### ЗАДАНИЯ
(a) Переведите на английский язык предложение из текста о гражданине и войне: «Невозможно умирать за деньги, в этом А. Храмчихин совершенно прав».
(b) Выпишите из текста о гражданине и войне всех людей и литературных персонажей, которые названы по имени или фамилии.

### ТЕКСТ ДЛЯ АНАЛИЗА
◇ ◇ ◇ ◇ ◇ ◇ ◇

Слово «гражданин» слишком уж расплывчато. В одной политической культуре священным долгом граждан считается неколебимое доверие и беспрекословное повиновение власти, в другой – постоянное недоверие и решительный протест при всяком мало-мальски серьезном недовольстве. Но мыслимо ли вести войну, то есть погибать и терять близких, оставаясь довольными властью, которая посылает на смерть? Боюсь, именно сегодняшнее либерально-демократическое представление о том, что такое ГРАЖДАНИН, несовместимо ни с какой серьезной войной.

Я не специалист и что-то могу забыть, но у меня сложилось такое впечатление, что практически все войны, которые сильные передовые страны вели против слабых отсталых стран во второй половине XX века, закончились поражением сильных. Именно потому, что граждане цивилизованных демократических стран рано или поздно отказывались жертвовать людьми и материальными ресурсами, – может быть, все дело было в том, что они были просто гражданами, а не теми ГРАЖДАНАМИ, о которых мечтает А. Храмчихин? Да, если бы передовые страны защищали собственную территорию, их граждане наверняка проявили бы больше стойкости, но такие крайности, как «до последней капли крови», и тогда скорее всего пришлись бы им не по душе. Дело в том, что современный гражданин демократического государства совершенно искренне убежден, что государство должно служить человеку, а не человек государству, – это азбука либерально-демократической культуры.

Во многих отношениях это великолепно. И тем не менее, обилие солдат с такой психологией едва ли сильно укрепит армию.

Но означает ли это, что самоотверженная армия невозможна в демократическом государстве? Нет, не означает. Это означает лишь, что от «просто гражданина» и от солдата требуются разные качества. Не нужно пытаться одним человеческим типом покрыть все многообразие потребностей современного общества.

Невозможно умирать за деньги, в этом А. Храмчихин совершенно прав. Я скажу даже больше: невозможно умирать ради каких бы то ни было рациональных целей, ибо лично ты все равно уже не сможешь воспользоваться плодами победы, сколь бы сладостными они ни оказались. И если даже ты пламенный патриот, рационально ли приносить такую огромную жертву, как жизнь или здоровье, когда родина этого все равно не почувствует? Ибо вклад одной жизни в общую победу всегда исчезающее мал.

Так что же, все герои былых времен были безумцами? Ни Андрей Болконский, ни его раздражительный папа на таковых не похожи. И какими же словами напутствует отец сына, отправляя его на войну? «А коли узнаю, что ты повел себя не как сын Николая Болконского, мне будет… Стыдно!» Толстой знал, о чем пишет, он и на склоне лет вспоминал, что в Севастополе его неотступно терзал страх – страх смерти и страх позора. Честь – вот ради чего отдавали жизнь знаменитые своей храбростью русские аристократы, и человека, лишенного воинской чести, сумеет отправить в бой лишь такая власть, которая сумеет внушить ему еще больший ужас, чем противник.

А для этого власть должна быть совершенно свободной в своих действиях, свободной и от закона, и от гражданского контроля. Поэтому, если в стране недостает людей, обладающих воинской честью, воевать ее может заставить только власть не просто авторитарная, но сугубо фашистская. В стране же хоть сколько-нибудь демократической боеспособная армия невозможна без достаточно многочисленной социальной группы, которую можно условно назвать военной аристократией.

◇ ◇ ◇ ◇ ◇ ◇ ◇

### ИСХОДНЫЕ ДАННЫЕ
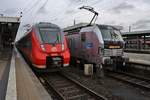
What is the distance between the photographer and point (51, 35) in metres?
12.2

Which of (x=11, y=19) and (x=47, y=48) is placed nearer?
(x=47, y=48)

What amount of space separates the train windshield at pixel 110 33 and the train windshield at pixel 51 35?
8.59 ft

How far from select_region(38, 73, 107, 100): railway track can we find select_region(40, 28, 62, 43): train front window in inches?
83.6

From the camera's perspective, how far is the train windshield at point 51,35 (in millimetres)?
11968

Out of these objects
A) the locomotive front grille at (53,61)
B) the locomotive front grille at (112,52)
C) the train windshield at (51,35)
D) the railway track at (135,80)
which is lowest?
the railway track at (135,80)

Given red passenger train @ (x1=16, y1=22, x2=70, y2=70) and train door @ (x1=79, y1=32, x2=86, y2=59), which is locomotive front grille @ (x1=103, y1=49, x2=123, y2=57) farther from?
red passenger train @ (x1=16, y1=22, x2=70, y2=70)

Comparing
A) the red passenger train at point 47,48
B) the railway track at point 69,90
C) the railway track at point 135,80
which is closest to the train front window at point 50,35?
the red passenger train at point 47,48

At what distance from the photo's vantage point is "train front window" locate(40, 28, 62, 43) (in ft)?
39.3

◇ ◇ ◇ ◇ ◇ ◇ ◇

### ОТВЕТЫ
(a) It is impossible to die for money; A. Khramchikhin is absolutely right about that.

(b) А. Храмчихин, Андрей Болконский, Николай Болконский, Толстой